What is expected = Please say how many lines in the records below contain the word "burst", giving the number alone.

Items from a data source:
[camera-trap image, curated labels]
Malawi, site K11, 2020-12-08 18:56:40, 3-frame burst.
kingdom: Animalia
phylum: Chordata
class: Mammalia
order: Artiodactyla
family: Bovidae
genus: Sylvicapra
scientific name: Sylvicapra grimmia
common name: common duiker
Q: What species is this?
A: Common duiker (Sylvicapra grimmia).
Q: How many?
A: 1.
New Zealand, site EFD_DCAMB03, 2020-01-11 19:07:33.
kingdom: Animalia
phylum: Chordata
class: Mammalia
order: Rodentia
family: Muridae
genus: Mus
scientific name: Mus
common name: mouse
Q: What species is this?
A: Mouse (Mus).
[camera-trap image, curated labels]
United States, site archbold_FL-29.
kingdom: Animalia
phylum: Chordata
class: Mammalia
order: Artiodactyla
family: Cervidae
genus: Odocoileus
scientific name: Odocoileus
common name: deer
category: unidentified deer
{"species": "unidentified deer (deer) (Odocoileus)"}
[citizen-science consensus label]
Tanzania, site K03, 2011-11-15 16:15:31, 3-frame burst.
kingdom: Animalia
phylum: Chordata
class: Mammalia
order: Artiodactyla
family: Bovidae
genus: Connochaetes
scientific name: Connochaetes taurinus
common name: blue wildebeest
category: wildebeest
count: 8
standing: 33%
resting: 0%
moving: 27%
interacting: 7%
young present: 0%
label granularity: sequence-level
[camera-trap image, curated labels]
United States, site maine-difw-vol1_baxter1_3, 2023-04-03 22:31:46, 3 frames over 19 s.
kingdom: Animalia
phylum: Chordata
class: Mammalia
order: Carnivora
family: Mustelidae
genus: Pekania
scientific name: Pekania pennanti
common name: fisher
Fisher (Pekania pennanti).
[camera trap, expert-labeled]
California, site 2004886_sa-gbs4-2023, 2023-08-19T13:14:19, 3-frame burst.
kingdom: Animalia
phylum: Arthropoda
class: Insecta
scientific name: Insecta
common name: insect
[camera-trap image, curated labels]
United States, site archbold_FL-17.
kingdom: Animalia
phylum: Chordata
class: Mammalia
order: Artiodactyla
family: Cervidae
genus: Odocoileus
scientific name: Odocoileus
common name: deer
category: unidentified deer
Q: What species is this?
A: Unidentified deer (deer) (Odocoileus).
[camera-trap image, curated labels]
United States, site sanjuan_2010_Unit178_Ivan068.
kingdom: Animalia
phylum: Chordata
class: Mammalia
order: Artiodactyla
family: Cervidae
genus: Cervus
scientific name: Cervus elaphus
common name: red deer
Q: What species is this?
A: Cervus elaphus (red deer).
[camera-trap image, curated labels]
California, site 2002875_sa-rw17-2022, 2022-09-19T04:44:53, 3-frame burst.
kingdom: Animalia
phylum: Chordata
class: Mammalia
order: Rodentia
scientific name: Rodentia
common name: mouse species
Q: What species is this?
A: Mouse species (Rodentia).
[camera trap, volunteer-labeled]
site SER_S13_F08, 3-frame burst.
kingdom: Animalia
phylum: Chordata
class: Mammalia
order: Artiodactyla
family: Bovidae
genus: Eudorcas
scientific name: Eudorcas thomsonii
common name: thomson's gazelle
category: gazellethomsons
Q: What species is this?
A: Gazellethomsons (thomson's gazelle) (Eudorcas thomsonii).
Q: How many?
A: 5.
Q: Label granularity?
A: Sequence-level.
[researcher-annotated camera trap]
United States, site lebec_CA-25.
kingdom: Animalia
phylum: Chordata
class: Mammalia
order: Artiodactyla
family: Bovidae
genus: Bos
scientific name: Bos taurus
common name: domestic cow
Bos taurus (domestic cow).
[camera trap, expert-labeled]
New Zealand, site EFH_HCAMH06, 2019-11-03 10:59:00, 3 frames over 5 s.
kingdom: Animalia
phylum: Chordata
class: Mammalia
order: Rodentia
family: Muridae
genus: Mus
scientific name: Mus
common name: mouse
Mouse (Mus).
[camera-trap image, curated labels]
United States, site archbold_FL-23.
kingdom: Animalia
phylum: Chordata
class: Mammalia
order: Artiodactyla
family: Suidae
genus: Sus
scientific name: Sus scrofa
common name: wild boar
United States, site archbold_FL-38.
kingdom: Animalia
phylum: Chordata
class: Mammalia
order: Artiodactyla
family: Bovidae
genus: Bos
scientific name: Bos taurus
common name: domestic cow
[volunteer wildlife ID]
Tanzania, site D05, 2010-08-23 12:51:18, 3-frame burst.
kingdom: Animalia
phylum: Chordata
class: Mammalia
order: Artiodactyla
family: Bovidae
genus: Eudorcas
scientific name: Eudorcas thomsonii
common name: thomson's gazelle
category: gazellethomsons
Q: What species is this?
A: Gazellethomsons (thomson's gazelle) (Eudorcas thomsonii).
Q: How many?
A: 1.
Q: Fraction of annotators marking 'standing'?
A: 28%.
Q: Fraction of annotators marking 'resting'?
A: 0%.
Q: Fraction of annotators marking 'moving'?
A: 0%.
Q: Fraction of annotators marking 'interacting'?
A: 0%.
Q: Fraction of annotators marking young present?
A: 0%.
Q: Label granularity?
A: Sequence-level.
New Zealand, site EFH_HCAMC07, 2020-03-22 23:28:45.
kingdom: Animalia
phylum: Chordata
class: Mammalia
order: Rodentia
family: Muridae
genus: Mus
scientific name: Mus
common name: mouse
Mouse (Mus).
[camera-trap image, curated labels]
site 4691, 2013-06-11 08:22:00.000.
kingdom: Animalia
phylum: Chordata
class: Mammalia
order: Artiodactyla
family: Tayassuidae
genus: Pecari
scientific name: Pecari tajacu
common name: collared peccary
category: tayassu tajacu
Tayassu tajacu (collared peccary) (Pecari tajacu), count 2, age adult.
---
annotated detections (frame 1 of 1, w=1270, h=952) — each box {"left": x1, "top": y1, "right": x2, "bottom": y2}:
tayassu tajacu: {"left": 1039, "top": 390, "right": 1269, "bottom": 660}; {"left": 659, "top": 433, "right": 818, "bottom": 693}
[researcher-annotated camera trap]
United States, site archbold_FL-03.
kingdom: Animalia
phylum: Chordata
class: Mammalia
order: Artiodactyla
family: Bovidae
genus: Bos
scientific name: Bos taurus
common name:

Task output = 6